Introduction

The Ecological footprint collects data on the ecological assets that a given population requires to produce the natural resources it consumes (including plant-based food and fiber products, livestock and fish products, timber and other forest products, space for urban infrastructure) and to absorb its waste, especially carbon emissions.

This is an Exploratory Data Analysis on the Dataset.

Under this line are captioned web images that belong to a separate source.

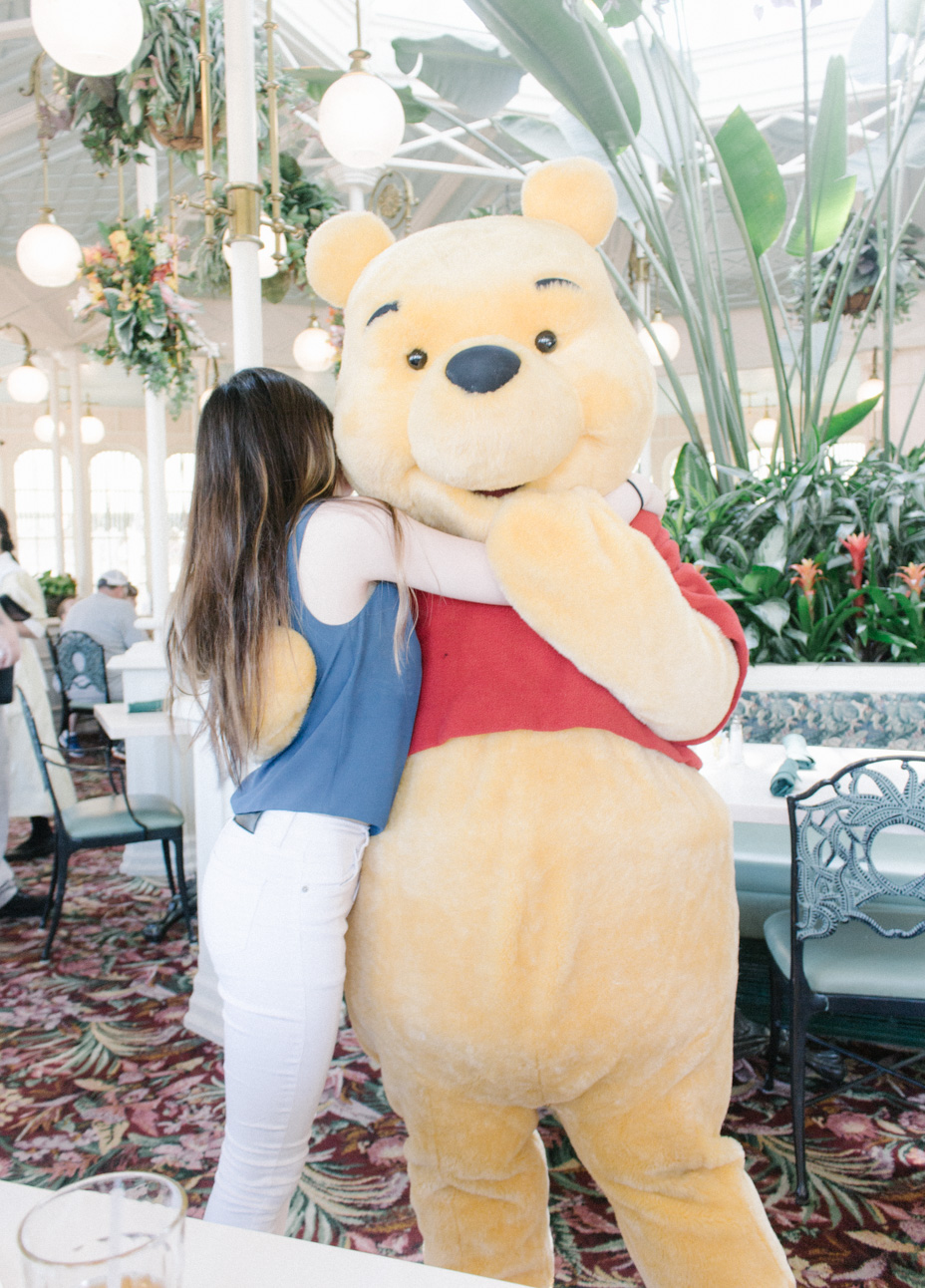 Big huggie with Pooh at the Crystal Palace while buffet feasting x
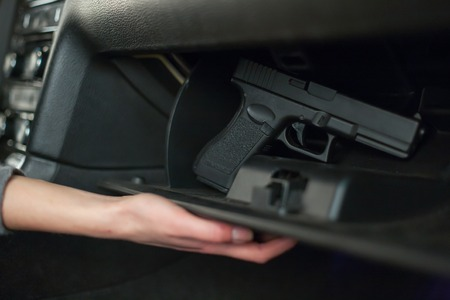 The female hand pulls out a gun from the glove box in the car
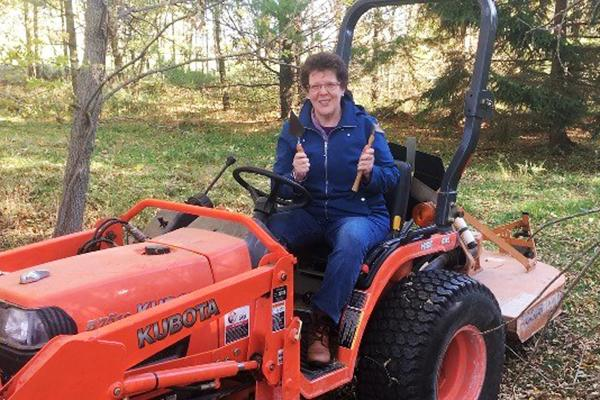 Classics professor Barbara Reeves holds excavating tools as she sits on an orange Kubota tractor.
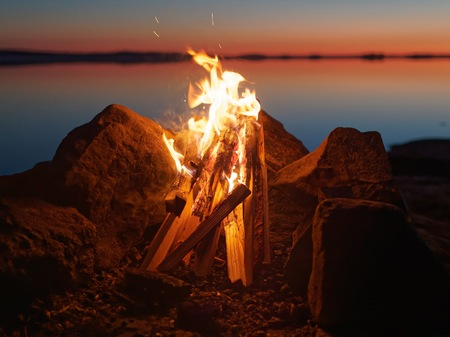 atmospheric: Fire and flames of atmospheric campfire on the beach at night. Still water of the lake on the backgound with warm colors of sunset. Very shallow dept of field. Stock Photo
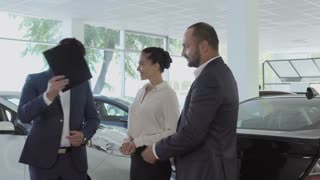 Young couple is buying a new car in the car dealership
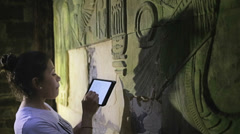 Archaeologist used tablet for notes Stock Footage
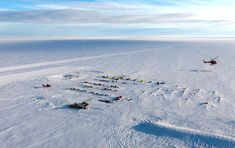 A U.S. Antarctic Program helicopter circles the Pine Island Glacier field camp.
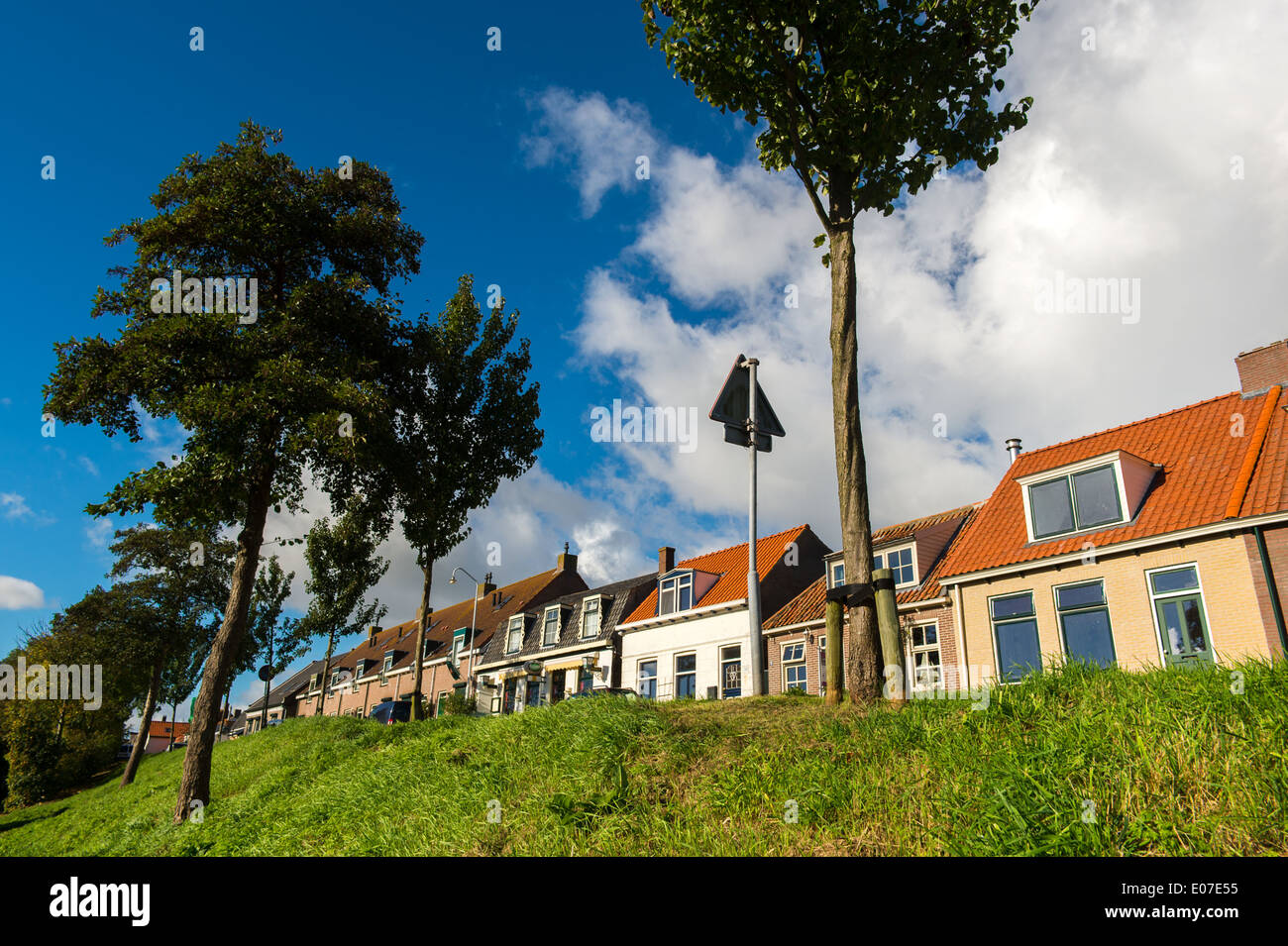 Row dutch dike houses in village Zonnemaire at Zeeland - Stock Image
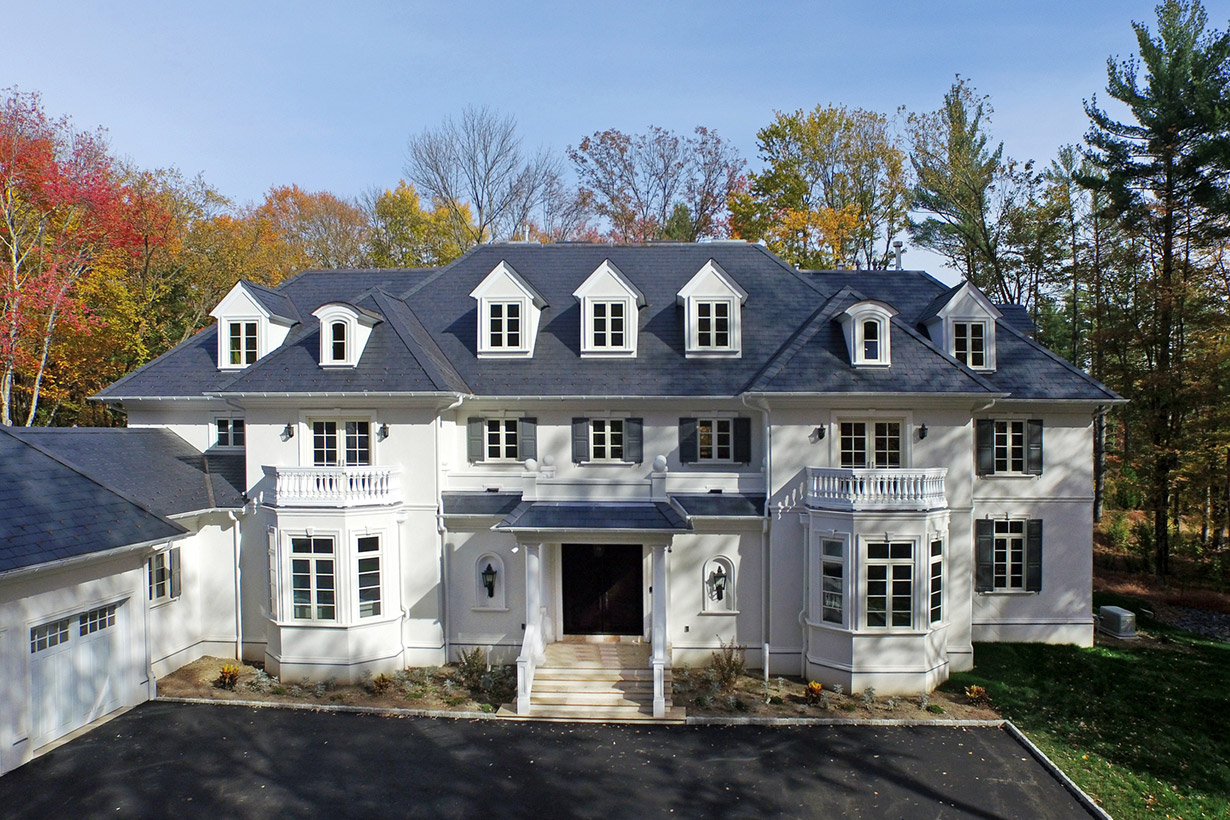 White and grey two-story home with garage representing work by building company Lasley Brahaney Architecture + Construction in Princeton, NJ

I would like to find answers with questions such as: Which countries ranks highest in terms of Ecological Footprints and Total Biocapacities? We would like to look for some trends with regards to Population and Ecological footprints, Total Biocapacity within each Region corresponding to it’s individual HDI indexes.

This is a Work In Progress. I hope you like it.

Read the Data

Check our Data Variables

Country and Total Ecological Footprint

Country and Ecological footprint

We examine the top countries which rank highest in terms of ecological footprint

country %>%
  group_by(Country) %>%
  summarise(EcoFootprintMedian = median(`Total Ecological Footprint`, na.rm = TRUE)) %>%
  ungroup() %>%
  mutate(Country = reorder(Country,EcoFootprintMedian)) %>%
  arrange(desc(EcoFootprintMedian)) %>%
  head(20) %>%
  
  
  ggplot(aes(x = Country,y = EcoFootprintMedian, fill = Country)) +
  geom_bar(stat='identity', color = "white") +
  geom_text(aes(x = Country, y = 1, label = paste0("(",EcoFootprintMedian,")",sep="")),
            hjust=0, vjust=.5, size = 4, colour = 'blue',
            fontface = 'bold') +
  labs(x = 'countries', 
       y = 'Median Eco Footprint', 
       title = 'Countries With Highest EcoFootprint') +
  coord_flip() + 
  theme(axis.text.x = element_text(angle=90),plot.title  =element_text(size=8),panel.background = element_rect(fill="black"),
                         panel.grid.major = element_blank(),
                         panel.grid.minor=element_blank()) + theme(legend.position = "")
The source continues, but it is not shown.